Blatter heads to Qatar with workers’ rights on his agenda

Sepp Blatter and Qatar

By Andrew Warshaw
November 8 – FIFA president Sepp Blatter has been urged not to return “empty-handed” from this weekend’s courtesy trip to Qatar which will take in the contentious issue of workers’ rights. Blatter is due to make a personal visit to the new emir of Qatar on Saturday to discuss the treatment of migrant workers following highly publicised reports of severe labour rights abuses that have caused widespread embarrassment to organisers of the 2022 World Cup.

The plight of Nepalese workers has become almost as much of a talking point – if not more so – than the debate over whether to play the World Cup in winter or summer and Blatter has been mandated by his executive committee to raise concerns over what has been described as ‘modern slave labour’ .

“FIFA needs to tell Qatar that respect for International Labour Organisation standards is a condition for the World Cup in 2022 and that any further delay will jeopardise Qatar’s hosting of the event,” said Sharan Burrow, General Secretary of the International Trade Union Confederation.

“This means an end to the kafala system, the right for migrant workers to organise unions to ensure safe and decent work, and responsible recruitment of migrant workers. Sepp Blatter cannot come back empty-handed.”
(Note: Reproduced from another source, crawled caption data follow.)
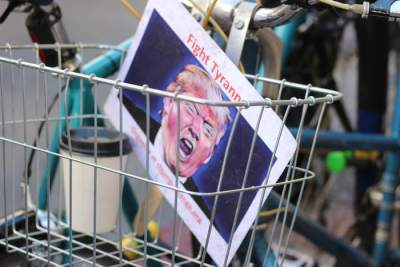 """""""Fight Tyranny sign with Trump's face on it in the basket of a bicycle"""" by Samantha Sophia on Unsplash"""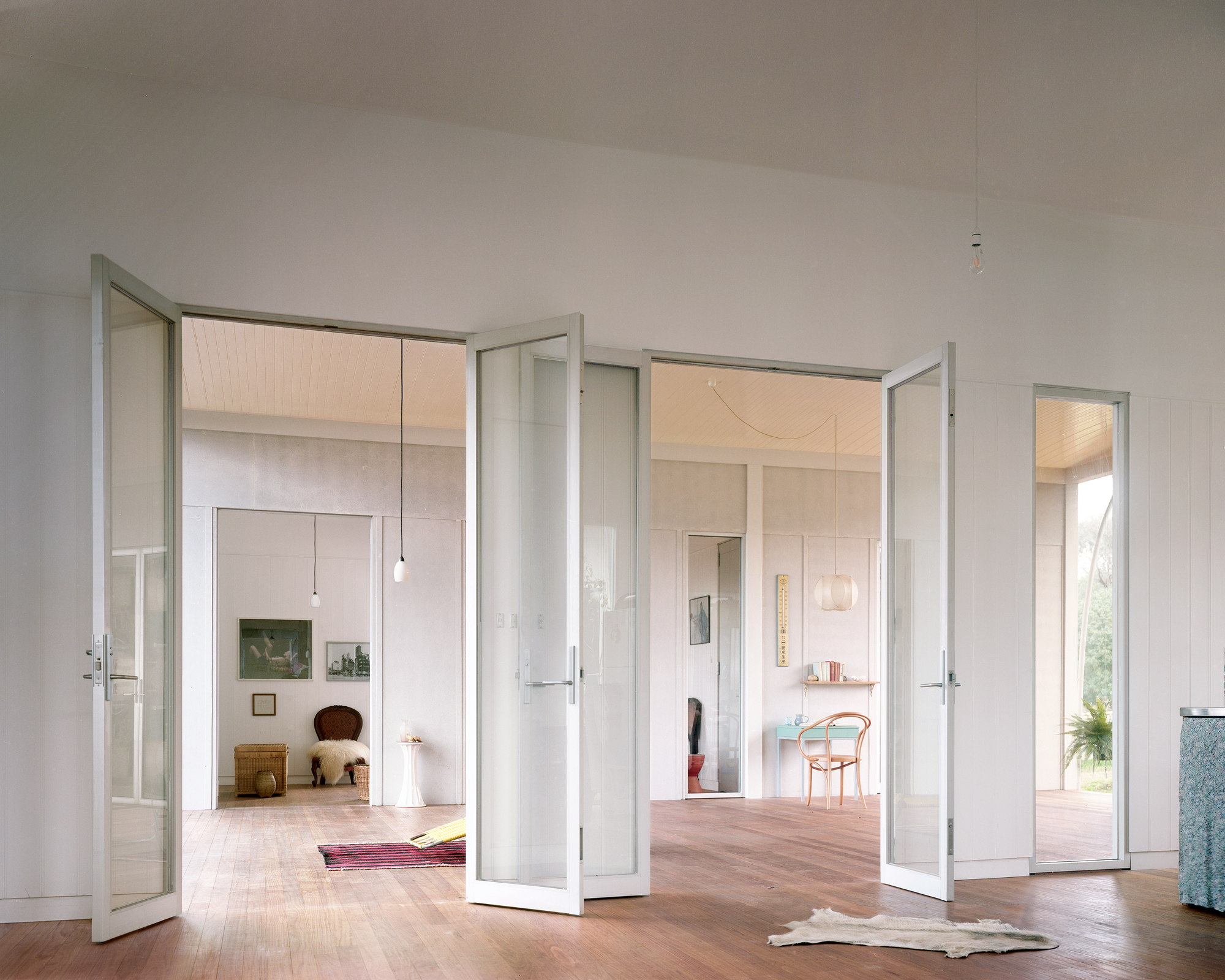 Framed glass doors connecting different rooms of the house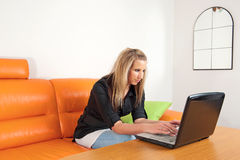 Woman sitting at home using a laptop Royalty Free Stock Image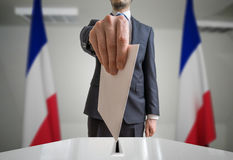 Election in France. Voter holds envelope in hand above vote ball. Wide angle shot.  Royalty Free Stock Image
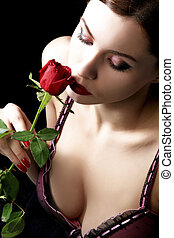 smell 2 - sensual woman with red rose is enjoying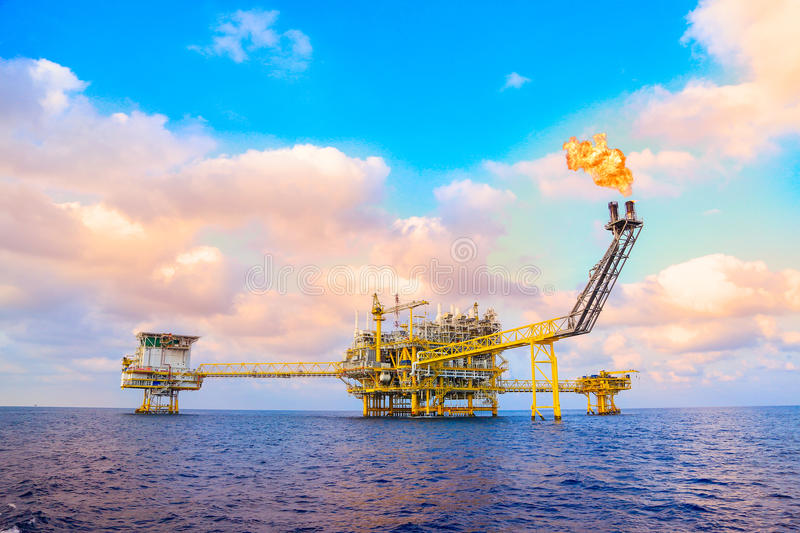 Offshore construction platform for production oil and gas, Oil and gas industry and hard work,Production platform and operation. Process by manual and auto stock photography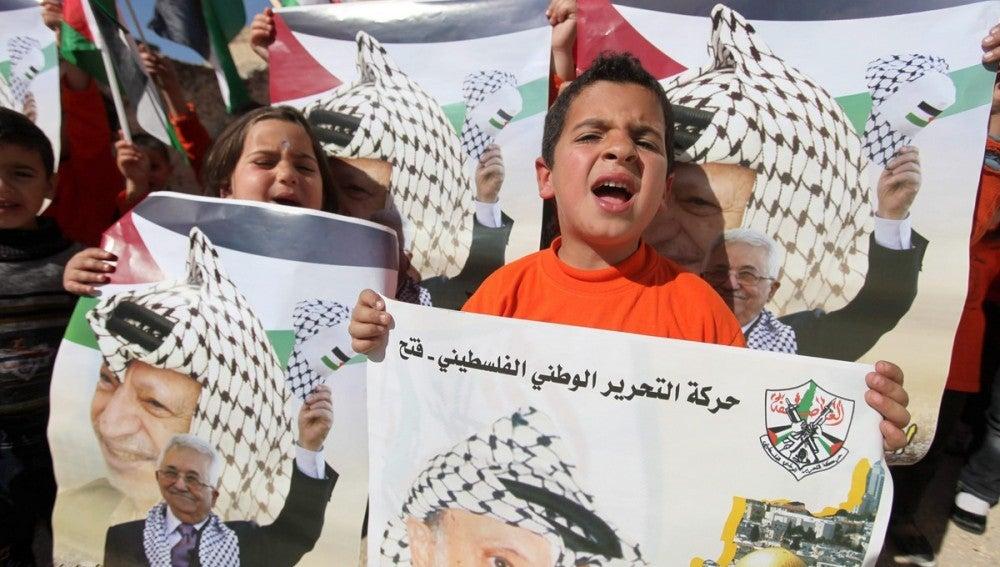 Niños palestinos con los retratos de Mahmoud Abbas y Yasser Arafat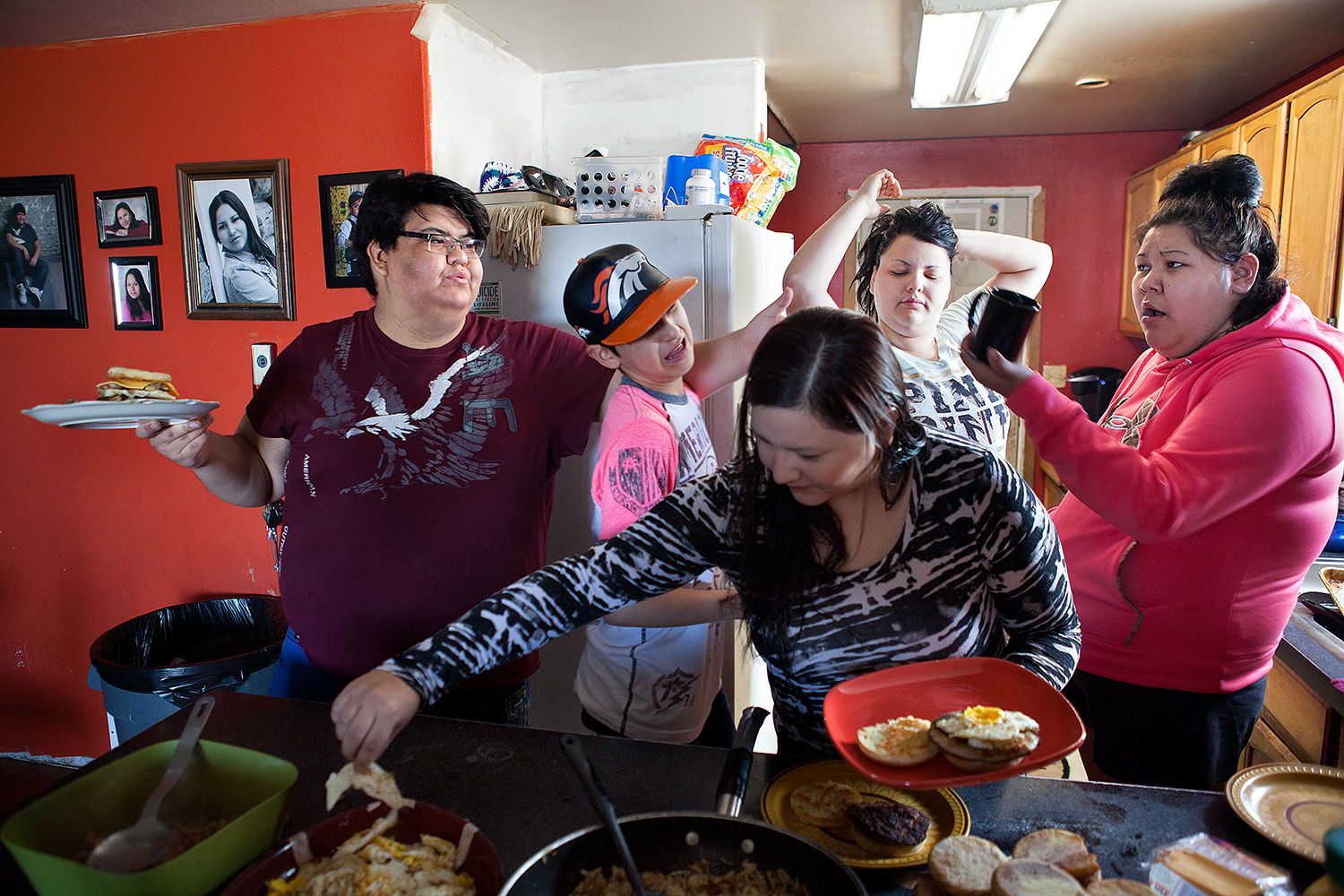 Dakota and his extended family talking and eating brunch in their kitchen.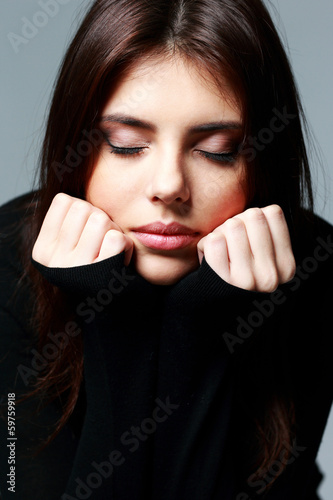Closeup portrait of a young pensive woman with closed eyes
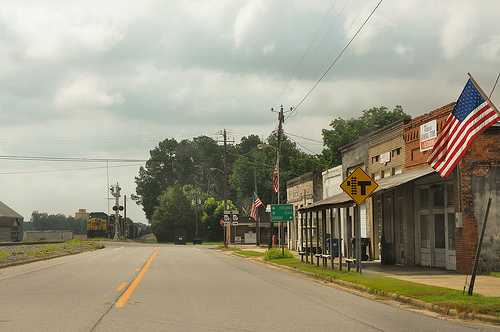 Patriotism Americana Flag Small Town Rebecca GA Turner County Train at Crossing Picture Image Photograph © Brian Brown Vanishing South Georgia USA 2013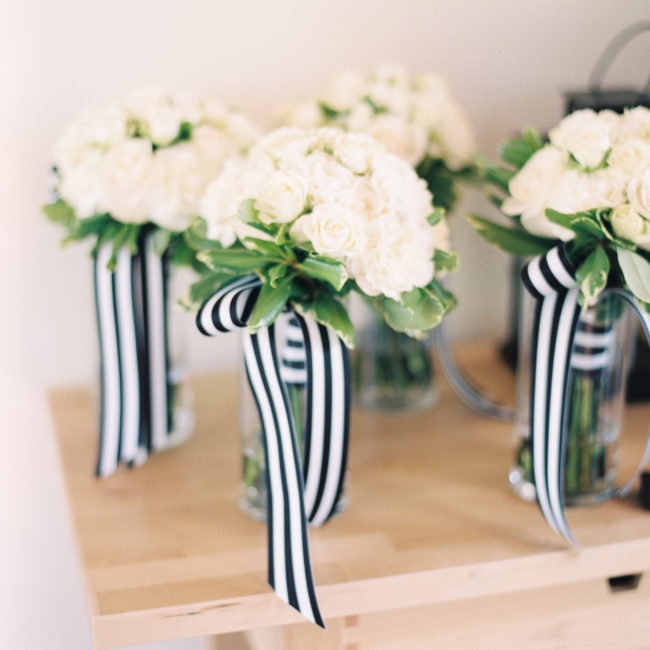 White bridesmaid bouquets with black and white ribbon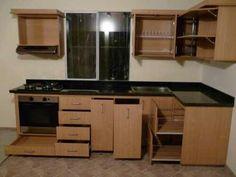 Hermosa cocina entregada, acabado en Encino Natural, con Cubierta de Granito negro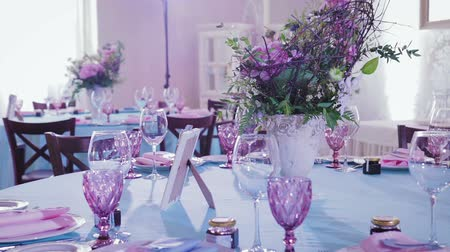 artigos de vidro : Luxury, purple table setting dishes and flowers for banquets and celebrations. Steadicam shot Vídeos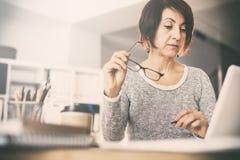 Mellersta ålderkvinna som använder datoren royaltyfri bild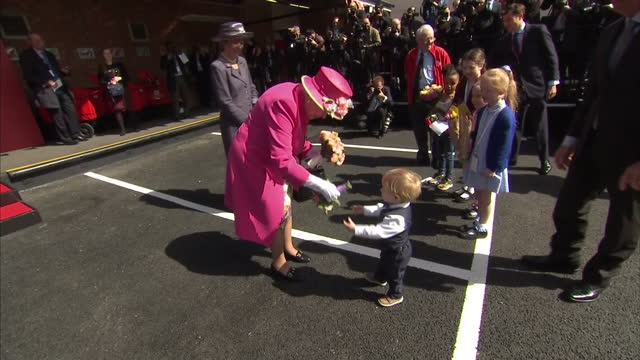 Queen Elizabeth II looking radiant in bright pink is treated to a rendition of 'Happy Birthday' by a choir formed by Royal Mail staff after her visit...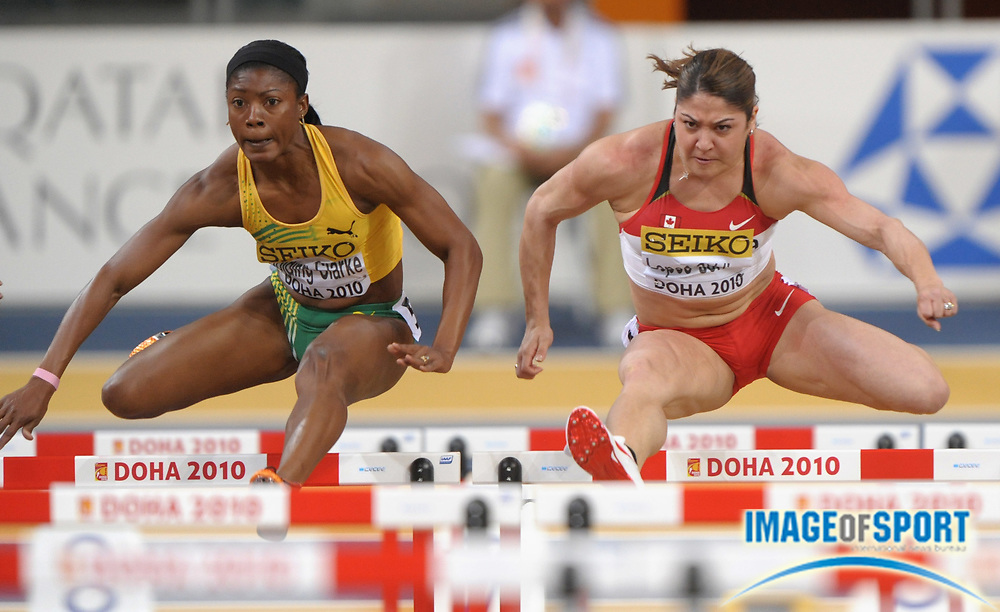Mar 12, 2010; Doha, QATAR; Priscilla Lopes-Schiliep (CAN), right, and Lacena Golding-Clarke (JAM) finished first and second in a women's 60m hurdle heat in  7.94 and 8.02 in the IAAF World Indoor Championships in Athletics at the Aspire Dome.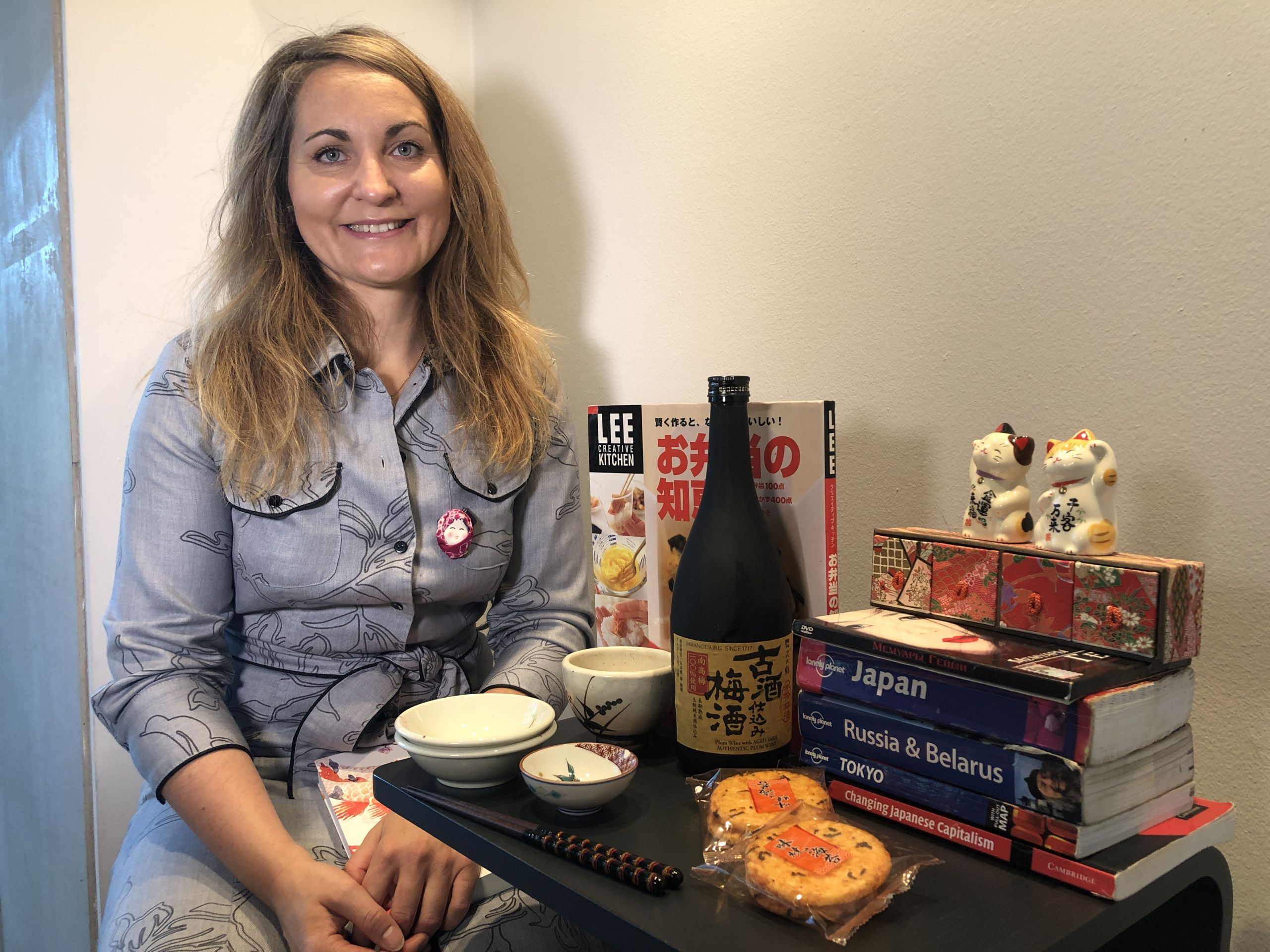 Woman sitting with Japanese things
Blatter, Burrow added, “should give a detailed report to next month’s Executive Committee meeting in Brazil about what FIFA has done in the two months since it finally acknowledged the problems facing workers constructing World Cup infrastructure in Qatar.”

The ITUC estimates 4,000 workers could die building World Cup infrastructure. Blatter recently declared that “FIFA cannot interfere with the labour rights of any country, but we cannot ignore them.”

Keeping up the pressure on FIFA to do more than just words, Burrow added: “It is shameful that FIFA continues to distance itself from taking any real action in Qatar despite FIFA-inspired worker laws evident in other countries hosting the World Cup.”

Several FIFA executive committee officials including vice-president Jim Boyce and Jordan’s Prince Ali bin al-Hussein have spoken out on the issue and the Qatari authorities have launched an independent investigation into reports that at least 44 workers died between June 4 and August 8.

“Workers’ rights must be a condition of Qatar hosting the World Cup in 2022. If there are no labour rights, there should be no World Cup in Qatar. There is still time to re-run the vote for the 2022 World Cup if Qatar does not reform its ways,” said Burrow.

But as Blatter prepared to meet with the Emir, German legend Franz Beckenbauer, a former FIFA executive committee member, questioned claims of forced labour in Qatar even though working conditions on stadia sites have come under fierce scrutiny.

Speaking at an event in Munich earlier this week, Beckenbauer said: “I have not seen a single slave in Qatar. I don’t know where those reports come from. I have been to Qatar many times and therefore have a different view, which, I believe, is more realistic.”